Skynet Is Coming: Google's A.I. PlaNet Can Now Guess Exactly Where Your Photos Were Taken
After tripping everyone out with its Deep Dream experiments Google have now developed a neural network (a type of artificial intelligence modeled on the human brain) called PlaNet, which can guess the location of where a photo was taken, by analysing the pixels, more accurately and quicker than a human can.
Not only that but the more pictures it sees the more it learns, unlike current image location software. The system was pitted against humans using the GeoGuessr website. 10 people who consider themselves well-traveled were pitted against PlaNet and had to guess the location of a Google Streetview image. PlaNet won 28 of 50 rounds.
"We think PlaNet has an advantage over humans because it has seen many more places than any human can ever visit and has learned subtle cues of different scenes that are even hard for a well-traveled human to distinguish," the project's leader Tobias Weyand told MIT Technology Review.

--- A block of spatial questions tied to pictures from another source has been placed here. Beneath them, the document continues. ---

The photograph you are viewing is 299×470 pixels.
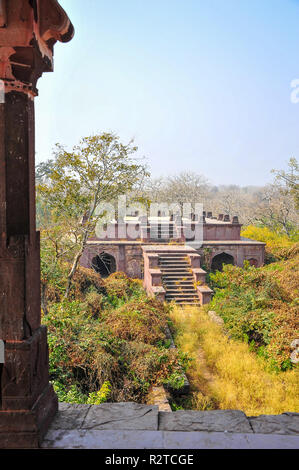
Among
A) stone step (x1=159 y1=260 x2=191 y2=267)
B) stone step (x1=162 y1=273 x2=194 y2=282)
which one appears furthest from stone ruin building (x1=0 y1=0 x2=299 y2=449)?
stone step (x1=159 y1=260 x2=191 y2=267)

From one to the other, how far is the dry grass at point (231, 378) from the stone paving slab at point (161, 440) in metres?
3.50

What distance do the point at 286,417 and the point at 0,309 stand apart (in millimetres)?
2161

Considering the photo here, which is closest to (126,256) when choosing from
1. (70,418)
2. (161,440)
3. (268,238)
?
(268,238)

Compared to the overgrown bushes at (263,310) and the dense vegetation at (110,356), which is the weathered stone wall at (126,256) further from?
the dense vegetation at (110,356)

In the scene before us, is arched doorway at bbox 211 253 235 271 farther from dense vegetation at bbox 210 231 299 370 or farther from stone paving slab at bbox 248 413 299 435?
stone paving slab at bbox 248 413 299 435

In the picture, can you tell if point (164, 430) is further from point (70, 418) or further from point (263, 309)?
point (263, 309)

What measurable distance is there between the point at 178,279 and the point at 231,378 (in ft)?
20.5

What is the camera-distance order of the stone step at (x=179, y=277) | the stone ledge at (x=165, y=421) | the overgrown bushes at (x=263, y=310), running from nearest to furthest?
the stone ledge at (x=165, y=421), the overgrown bushes at (x=263, y=310), the stone step at (x=179, y=277)

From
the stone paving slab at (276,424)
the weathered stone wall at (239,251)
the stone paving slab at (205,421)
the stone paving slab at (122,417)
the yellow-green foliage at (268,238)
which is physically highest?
the yellow-green foliage at (268,238)

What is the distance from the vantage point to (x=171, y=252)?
45.9 ft

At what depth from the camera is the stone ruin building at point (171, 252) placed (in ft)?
40.9

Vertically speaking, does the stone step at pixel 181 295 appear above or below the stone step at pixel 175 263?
below

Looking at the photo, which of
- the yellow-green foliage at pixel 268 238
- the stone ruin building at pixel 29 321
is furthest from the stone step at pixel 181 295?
the stone ruin building at pixel 29 321

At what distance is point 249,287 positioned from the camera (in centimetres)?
1063
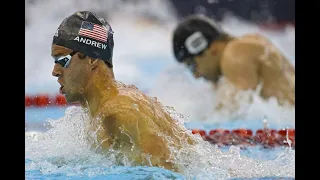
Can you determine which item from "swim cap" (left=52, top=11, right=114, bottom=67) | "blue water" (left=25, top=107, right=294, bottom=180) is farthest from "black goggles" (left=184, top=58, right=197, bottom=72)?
"swim cap" (left=52, top=11, right=114, bottom=67)

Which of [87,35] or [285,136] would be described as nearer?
[87,35]

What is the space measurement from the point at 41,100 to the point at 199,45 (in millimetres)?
706

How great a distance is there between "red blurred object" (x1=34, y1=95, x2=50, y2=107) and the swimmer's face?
143 mm

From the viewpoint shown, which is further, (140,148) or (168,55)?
(168,55)

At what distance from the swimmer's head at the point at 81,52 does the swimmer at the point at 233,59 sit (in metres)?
0.33

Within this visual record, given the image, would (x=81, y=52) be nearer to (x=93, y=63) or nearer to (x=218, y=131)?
(x=93, y=63)

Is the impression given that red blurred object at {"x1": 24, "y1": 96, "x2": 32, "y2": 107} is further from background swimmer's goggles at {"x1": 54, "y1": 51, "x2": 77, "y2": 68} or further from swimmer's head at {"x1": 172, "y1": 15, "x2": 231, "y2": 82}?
swimmer's head at {"x1": 172, "y1": 15, "x2": 231, "y2": 82}

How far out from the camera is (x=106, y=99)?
2.07 m

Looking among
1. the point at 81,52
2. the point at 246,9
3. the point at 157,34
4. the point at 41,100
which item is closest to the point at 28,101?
the point at 41,100
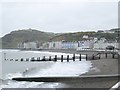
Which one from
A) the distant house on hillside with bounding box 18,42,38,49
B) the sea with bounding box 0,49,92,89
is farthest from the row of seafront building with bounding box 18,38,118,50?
the sea with bounding box 0,49,92,89

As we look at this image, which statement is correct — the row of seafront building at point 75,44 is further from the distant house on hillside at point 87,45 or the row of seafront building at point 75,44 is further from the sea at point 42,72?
the sea at point 42,72

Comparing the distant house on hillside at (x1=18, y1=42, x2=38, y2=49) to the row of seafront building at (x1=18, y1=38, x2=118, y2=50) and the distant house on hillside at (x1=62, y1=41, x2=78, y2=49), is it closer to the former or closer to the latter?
the row of seafront building at (x1=18, y1=38, x2=118, y2=50)

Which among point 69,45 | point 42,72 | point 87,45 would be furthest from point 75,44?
point 42,72

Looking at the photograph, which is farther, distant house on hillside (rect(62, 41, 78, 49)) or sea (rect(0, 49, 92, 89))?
distant house on hillside (rect(62, 41, 78, 49))

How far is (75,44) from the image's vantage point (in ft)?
414

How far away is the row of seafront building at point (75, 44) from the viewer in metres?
110

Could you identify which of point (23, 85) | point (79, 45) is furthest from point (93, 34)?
point (23, 85)

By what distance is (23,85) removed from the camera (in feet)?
37.6

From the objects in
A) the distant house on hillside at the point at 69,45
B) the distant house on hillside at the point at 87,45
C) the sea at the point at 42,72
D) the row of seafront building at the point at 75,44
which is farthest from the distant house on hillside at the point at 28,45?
the sea at the point at 42,72

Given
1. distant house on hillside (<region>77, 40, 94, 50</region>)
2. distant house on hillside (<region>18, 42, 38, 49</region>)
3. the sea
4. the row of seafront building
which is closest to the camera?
the sea

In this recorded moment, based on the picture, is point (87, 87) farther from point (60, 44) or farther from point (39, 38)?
point (39, 38)

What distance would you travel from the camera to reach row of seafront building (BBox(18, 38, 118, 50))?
360 feet

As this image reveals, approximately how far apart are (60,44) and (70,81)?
123967 mm

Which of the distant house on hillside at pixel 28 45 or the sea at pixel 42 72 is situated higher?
the sea at pixel 42 72
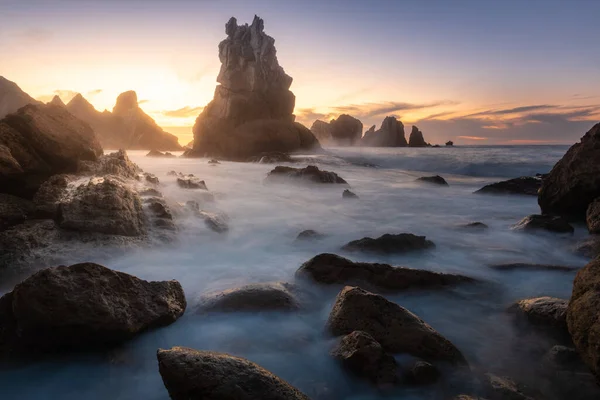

PlaNet doesn't name a location though, but rather locates it via a grid system. Weyand and his team divided the world into a grid of over 26,000 squares of differing sizes depending on how many images were taken in that location. So big cities have a finer grid structure while regions where fewer photos were taken have less, and very remote places like oceans and polar areas were ignored completely with no grids at all.
PlaNet's grid systemThe team then created a database of 126 million geolocated images from the web and used the location data to find the grid square of where the photo was taken.
"Weyand and co used 91 million of these images to teach a powerful neural network to work out the grid location using only the image itself." explains MIT Technology Review. "Their idea is to input an image into this neural net and get as the output a particular grid location or a set of likely candidates."
The model Weyand and his group used only uses 377 MB of memory, so one day we may be able to carry the power of PlaNet around on our smartphones.
Which means you'll never be able to lie about where you went on holiday again, because PlaNet will rat you out.